Habéis elegido proyectos solidarios a lo largo de estos diez años de historia. ¿Cómo lo decidís?

Pues el primero fue a favor de la inclusión de las personas con Síndrome de Dow porque el encargado de la tienda de Córdoba por aquel entonces, que ahora es director de compras, tuvo una niña con síndrome de Dow, y era uno de esos embarazos que no se detecta, esa noticia nos impactó, y un poco para apoyar a ese encargado, que era amigo nuestro, ahí surgió la idea de hacer algo por el síndrome de Dow. La primera idea fue coger bebés… pero nuestro encargado nos dijo que eso es lo que hacía todo el mundo, él estaba metido en una asociación y sabía que por lo que había que apostar era por la inclusión, y para esa inclusión lo que hicimos fue coger como imagen de la campaña a un chico con Dow, que estuvo durante un mes de imagen de cartel, en 2015, y eso todavía no lo había hecho nadie, además donamos un euro de cada prenda que se vendiera durante ese mes. Nos pusieron de ejemplo en muchas universidades, en Bélgica, en Brasil y fue la mejor campaña de publicidad que hemos hecho en la historia de la firma. Ese fue el punto de inflexión que nos hace ver que es una manera de diferenciarnos del resto de un mundo tan estereotipado como la moda,porque nosotros apostamos por algo diferente. Y esa responsabilidad la hemos llevado hasta el punto del patrocinio, porque lo ideal quizá sería pensar en patrocinar a un Cristiano Ronaldo o Messi, pues nuestros patrocinios deportivos son un tenista en silla de ruedas y en esa línea quiero que se identifique Silbon.

Al cumplir los diez años Silbon se embarca con la Fundación Vicente Ferrer en uno de los proyectos solidarios más importantes del año, para construir una nueva aldea de viviendas destinadas a mujeres de castas desfavorecidas en una de las regiones más empobrecidas de la India rural.
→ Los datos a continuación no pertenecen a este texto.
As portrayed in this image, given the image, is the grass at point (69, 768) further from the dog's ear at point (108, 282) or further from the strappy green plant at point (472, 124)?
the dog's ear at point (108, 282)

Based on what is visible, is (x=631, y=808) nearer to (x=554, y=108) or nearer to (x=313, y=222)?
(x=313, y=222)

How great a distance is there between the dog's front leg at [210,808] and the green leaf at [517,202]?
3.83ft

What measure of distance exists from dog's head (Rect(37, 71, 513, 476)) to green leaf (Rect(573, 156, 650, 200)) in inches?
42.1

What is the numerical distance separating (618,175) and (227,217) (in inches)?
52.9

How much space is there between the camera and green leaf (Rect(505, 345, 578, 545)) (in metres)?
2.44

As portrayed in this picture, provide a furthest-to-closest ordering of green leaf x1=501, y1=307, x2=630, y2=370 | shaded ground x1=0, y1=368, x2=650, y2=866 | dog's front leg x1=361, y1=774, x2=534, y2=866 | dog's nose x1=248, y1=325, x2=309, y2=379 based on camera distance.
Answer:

¿Cómo llegáis al proyecto con la Fundación Vicente Ferrer?

Teníamos claro que queríamos hacer algo grande al cumplir los diez años. Dándole muchas vueltas al final, y hablando con Cisco García, el tenista en silla de ruedas que patrocinamos, y que es colaborador de la Fundación, me cuenta la historia y cuando me la cuenta, engancho con ella, porque teníamos una serie de paralelismos y cumplía todos los requisitos, que fuera perdurable en el tiempo, que los beneficiarios estuvieran claramente identificados, y que apostara por ayudar a romper esa desigualdad con la mujer, que era el tema de fondo importante que yo quería que fuese cabeza de cartel de este compromiso solidario.

¿Cómo toma la Fundación Vicente Ferrer vuestra propuesta?

La aceptan con las manos abiertas porque están deseando que haya gente con este tipo de iniciativas, porque tienen un reto allí, aunque han hecho mucho, queda muchísimo más. Jordi Folgado Ferrer, director general de la Fundación, me decía que en la India hay unos mil trescientos millones de habitantes y la pobreza que existe allí es tremenda, por eso cuanto más medios pongamos y más ayuda, bienvenidos sean.